I agree with the concept of submission fees, and there are a few
journals making this charge (for example in West Africa).

However - will grant funders pay for submission fees? (or
restrict the funding to publication fees?) Pippa

*****
Pippa Smart
Research Communication and Publishing Consultant
PSP Consulting
Skype: pippasmart
email: pippa.smart@gmail.com
WEB: www.pspconsulting.org



2009/7/3 Kiley ,Robert <r.kiley@wellcome.ac.uk>:

> Jan
>
> This idea of introducing a separate submission fee (to meet the
> costs of peer review) was discussed in a report published by the
> Wellcome Trust in 2004 (see:
> http://www.wellcome.ac.uk/stellent/groups/corporatesite/@policy_communications/documents/web_document/wtd003184.pdf)
>
> This report even suggested an average fee -- $175.00. I am not
> aware of any publisher that offers this service.
>
> "One consideration to minimize the disincentive effect of author
> charges is to consider a submission fee and a publication fee.
> Such two-part tariffs are common in other spheres and are used
> when the production of a product incurs high fixed costs and a
> variable cost, for example telephone tariffs and fuel tariffs
> typically operate in this way. In economic efficiency terms this
> is a sensible option for publishers. It will discourage
> unrealistic submissions and make it possible to reflect the
> 'true' cost of publication for any successful article. (see page
> 20)

* _Records supplied_

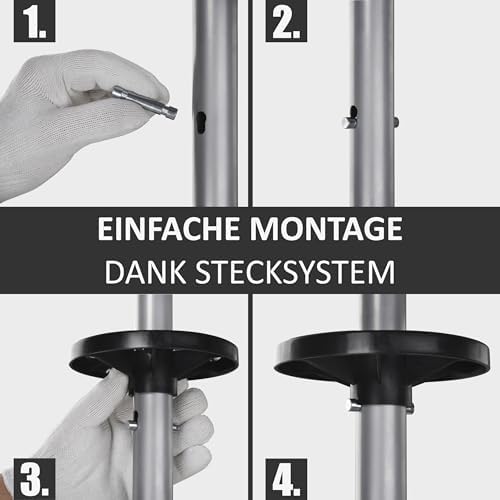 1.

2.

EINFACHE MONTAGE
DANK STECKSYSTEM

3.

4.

==

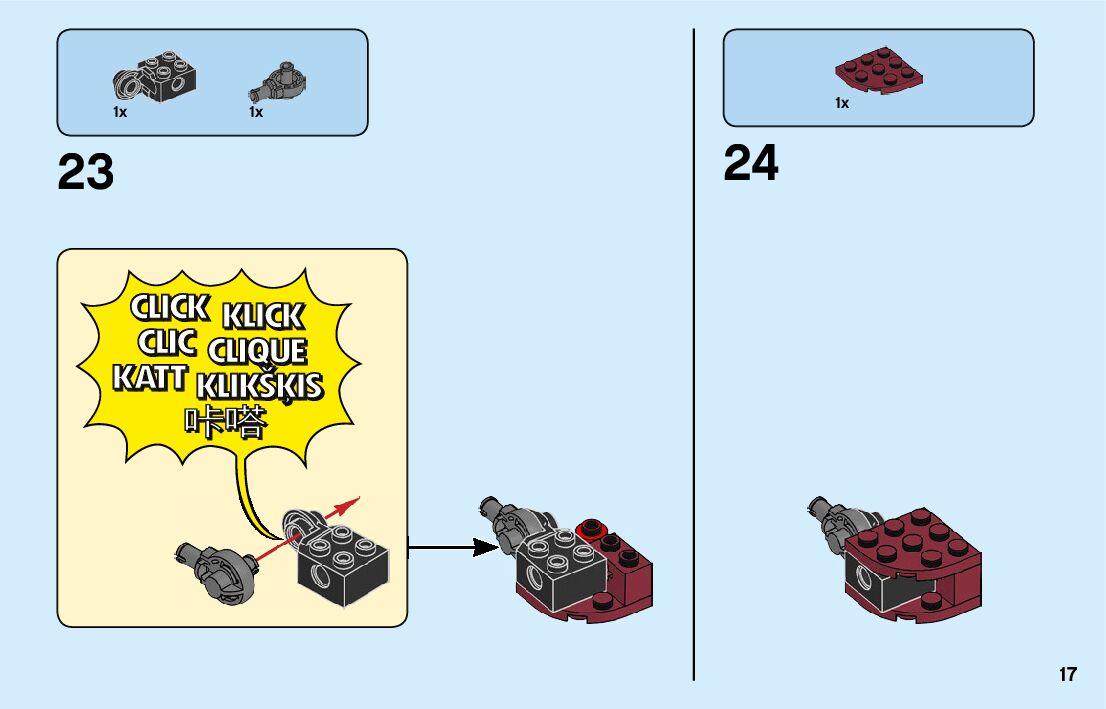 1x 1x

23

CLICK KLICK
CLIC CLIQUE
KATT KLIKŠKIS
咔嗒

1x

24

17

* _Task item 1_
Copy the email on submission fees starting at "2009/7/3 Kiley ,Robert" and ending after "offers this service.", and rename "report" as "study" everywhere it occurs.
* _Task item 2_
Summarize the email on submission fees in two sentences.
The lines have no connection to the text.

* _Result 1_
2009/7/3 Kiley ,Robert <r.kiley@wellcome.ac.uk>:

> Jan
>
> This idea of introducing a separate submission fee (to meet the
> costs of peer review) was discussed in a study published by the
> Wellcome Trust in 2004 (see:
> http://www.wellcome.ac.uk/stellent/groups/corporatesite/@policy_communications/documents/web_document/wtd003184.pdf)
>
> This study even suggested an average fee -- $175.00. I am not
> aware of any publisher that offers this service.

* _Result 2_
Pippa Smart agrees with the concept of submission fees, notes that a few journals charge them, and asks whether grant funders will pay for them. The quoted message says a 2004 Wellcome Trust report discussed a separate submission fee to meet peer review costs, suggested an average fee of $175.00, and argued that a two-part tariff of submission and publication fees would discourage unrealistic submissions.